▶ [EXERCICE 1] Les affirmations suivantes concordent-elles avec le document : (a) Ahrar el-Cham a été fondé fin 2011 par d'anciens prisonniers politiques ; (b) Ahrar el-Cham est favorable à une intervention occidentale ; (c) Jund el-Aqsa compte environ dix mille combattants ? Répondez à chacune par oui ou par non, en citant les mots décisifs du texte.

Ces groupes se distinguent de l’EI et d’al-Nosra qui, tout en étant rivaux, partagent de nombreuses similitudes au niveau idéologique, en raison de leurs liens avec la mouvance mère al-Qaïda. «Aux yeux de l’EI et d’al-Nosra, le jihad est au centre de leur idéologie qui est, par définition, transnationale», explique le cheikh syrien Hassan Dgheim au cours d’une précédente entrevue dans la zone frontalière turque de Rihaniya. Alternativement, des groupes tels que Jaych el-islam et Ahrar el-Cham se considèrent des moudjahidin, pour qui le jihad est un outil dans le combat contre le régime Assad, qui reste toutefois limité au contexte de la guerre en Syrie. Auprès de ces groupes, on retrouve Jund el-Aqsa, ayant près d’un millier de combattants et très proche de l’EI, ainsi que Jaych el-islam, une nouvelle formation qui se veut populiste et nationale, se positionnant comme une transition entre salafis-moudjahidin et l’opposition plus modérée.
 

Financement qatari
Ahrar el-Cham reste l’un des groupes  rebelles les plus importants. Selon le site de l’Université de Stanford, le groupe a été fondé fin 2011 par d’anciens prisonniers politiques libérés au début de la révolte par le régime du président Bachar el-Assad. Basée à Idlib, cette mouvance s’est également installée à Hama, Alep et Daraa et rejette l’idée d’une intervention occidentale, tout en coopérant avec les brigades de l’Armée syrienne libre, ainsi que le Front al-Nosra. «Les puissances régionales, comme le Qatar, passeraient par Ahrar el-Cham pour financer et armer le Front al-Nosra», assure une source militaire syrienne s’exprimant sous couvert d’anonymat.

▶ [EXERCICE 2] Quelles lignes de la liste ci-dessous contiennent la chaîne « this » ? Recueillez-les toutes et recopiez chacune en entier.

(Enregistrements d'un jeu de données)
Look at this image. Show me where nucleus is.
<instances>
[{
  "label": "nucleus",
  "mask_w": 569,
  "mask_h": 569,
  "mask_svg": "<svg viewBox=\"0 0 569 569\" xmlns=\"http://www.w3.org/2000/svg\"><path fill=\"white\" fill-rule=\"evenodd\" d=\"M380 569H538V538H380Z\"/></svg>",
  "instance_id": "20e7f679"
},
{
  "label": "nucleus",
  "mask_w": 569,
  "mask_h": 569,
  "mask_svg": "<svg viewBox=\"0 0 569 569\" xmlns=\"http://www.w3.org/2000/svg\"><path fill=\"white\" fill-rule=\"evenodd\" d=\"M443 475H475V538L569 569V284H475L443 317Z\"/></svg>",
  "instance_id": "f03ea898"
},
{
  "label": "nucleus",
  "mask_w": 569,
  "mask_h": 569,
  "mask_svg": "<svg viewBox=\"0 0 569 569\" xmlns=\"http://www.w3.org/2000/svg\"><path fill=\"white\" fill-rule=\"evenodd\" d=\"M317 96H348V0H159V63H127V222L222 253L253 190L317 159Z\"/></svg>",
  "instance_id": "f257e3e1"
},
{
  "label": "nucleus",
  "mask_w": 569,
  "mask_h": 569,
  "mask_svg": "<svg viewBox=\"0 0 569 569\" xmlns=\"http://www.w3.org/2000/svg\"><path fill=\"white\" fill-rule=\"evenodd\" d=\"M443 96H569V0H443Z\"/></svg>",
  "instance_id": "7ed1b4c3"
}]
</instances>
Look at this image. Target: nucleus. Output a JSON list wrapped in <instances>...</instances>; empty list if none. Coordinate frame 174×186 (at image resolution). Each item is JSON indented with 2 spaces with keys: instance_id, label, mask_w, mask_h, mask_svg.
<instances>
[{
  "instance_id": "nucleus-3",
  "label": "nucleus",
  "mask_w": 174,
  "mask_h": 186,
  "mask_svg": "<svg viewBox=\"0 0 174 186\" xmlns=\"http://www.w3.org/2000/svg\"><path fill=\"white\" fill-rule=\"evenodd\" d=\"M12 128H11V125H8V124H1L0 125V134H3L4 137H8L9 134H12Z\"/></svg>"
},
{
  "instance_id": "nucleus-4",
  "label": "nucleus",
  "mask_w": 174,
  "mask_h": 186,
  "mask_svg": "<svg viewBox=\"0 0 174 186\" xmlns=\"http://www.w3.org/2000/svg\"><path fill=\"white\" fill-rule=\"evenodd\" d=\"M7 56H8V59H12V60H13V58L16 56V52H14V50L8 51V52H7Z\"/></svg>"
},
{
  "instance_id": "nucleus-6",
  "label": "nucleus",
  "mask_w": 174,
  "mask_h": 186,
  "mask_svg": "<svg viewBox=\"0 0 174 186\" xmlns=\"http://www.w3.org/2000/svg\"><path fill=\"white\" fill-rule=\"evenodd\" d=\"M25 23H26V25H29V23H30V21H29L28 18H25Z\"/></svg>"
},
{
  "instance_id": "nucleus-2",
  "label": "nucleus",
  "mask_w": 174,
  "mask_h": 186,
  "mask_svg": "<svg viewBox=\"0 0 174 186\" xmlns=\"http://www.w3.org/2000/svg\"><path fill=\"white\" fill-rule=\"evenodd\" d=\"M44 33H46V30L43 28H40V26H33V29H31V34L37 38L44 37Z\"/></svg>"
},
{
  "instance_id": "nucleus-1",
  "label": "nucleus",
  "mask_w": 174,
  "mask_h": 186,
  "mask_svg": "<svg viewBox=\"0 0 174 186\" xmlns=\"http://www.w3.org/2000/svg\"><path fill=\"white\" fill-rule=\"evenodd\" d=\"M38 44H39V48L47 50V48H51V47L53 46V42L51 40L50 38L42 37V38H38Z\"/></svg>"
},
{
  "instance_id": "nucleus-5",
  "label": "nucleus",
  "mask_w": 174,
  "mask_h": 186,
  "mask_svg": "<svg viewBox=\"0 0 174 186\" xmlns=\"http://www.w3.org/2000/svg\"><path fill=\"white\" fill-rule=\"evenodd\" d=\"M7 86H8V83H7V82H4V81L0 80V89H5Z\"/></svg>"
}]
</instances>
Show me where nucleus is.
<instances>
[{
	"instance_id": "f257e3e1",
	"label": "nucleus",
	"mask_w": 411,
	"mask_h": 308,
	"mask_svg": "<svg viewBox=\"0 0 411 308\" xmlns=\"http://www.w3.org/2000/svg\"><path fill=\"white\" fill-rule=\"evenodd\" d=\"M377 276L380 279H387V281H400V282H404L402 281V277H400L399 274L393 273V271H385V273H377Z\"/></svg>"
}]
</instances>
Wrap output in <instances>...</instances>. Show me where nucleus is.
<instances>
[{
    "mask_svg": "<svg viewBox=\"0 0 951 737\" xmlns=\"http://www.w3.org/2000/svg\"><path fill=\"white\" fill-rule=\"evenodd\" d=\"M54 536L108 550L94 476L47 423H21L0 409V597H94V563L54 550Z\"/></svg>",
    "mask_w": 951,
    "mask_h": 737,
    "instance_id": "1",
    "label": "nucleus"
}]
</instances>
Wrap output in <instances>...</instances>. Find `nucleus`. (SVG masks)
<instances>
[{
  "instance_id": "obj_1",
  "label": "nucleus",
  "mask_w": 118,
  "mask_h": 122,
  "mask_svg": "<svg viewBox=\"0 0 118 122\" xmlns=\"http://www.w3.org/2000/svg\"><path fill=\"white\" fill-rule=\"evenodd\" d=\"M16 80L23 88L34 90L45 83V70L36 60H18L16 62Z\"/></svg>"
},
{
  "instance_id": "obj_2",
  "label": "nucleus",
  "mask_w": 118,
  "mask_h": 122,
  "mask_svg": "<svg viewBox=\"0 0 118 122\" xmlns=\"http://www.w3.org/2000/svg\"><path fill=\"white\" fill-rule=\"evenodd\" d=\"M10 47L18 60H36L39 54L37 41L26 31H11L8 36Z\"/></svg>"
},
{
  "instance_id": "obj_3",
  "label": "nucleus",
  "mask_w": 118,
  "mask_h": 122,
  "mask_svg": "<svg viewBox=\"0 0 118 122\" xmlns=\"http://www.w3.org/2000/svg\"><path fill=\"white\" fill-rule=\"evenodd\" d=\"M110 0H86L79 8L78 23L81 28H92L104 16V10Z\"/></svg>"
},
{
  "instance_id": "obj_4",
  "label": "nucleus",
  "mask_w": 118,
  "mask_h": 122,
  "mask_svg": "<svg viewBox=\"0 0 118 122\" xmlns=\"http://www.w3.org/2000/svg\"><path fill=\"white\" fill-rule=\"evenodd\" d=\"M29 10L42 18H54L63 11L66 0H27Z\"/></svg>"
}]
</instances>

▶ [SOLUTION RÉDIGÉE 1]
(a) Oui : « le groupe a été fondé fin 2011 par d’anciens prisonniers politiques »
(b) Non : « rejette l’idée d’une intervention occidentale »
(c) Non : « ayant près d’un millier de combattants »

▶ [SOLUTION RÉDIGÉE 2]
Look at this image. Show me where nucleus is.
Look at this image. Target: nucleus. Output a JSON list wrapped in <instances>...</instances>; empty list if none. Coordinate frame 174×186 (at image resolution). Each item is JSON indented with 2 spaces with keys: instance_id, label, mask_w, mask_h, mask_svg.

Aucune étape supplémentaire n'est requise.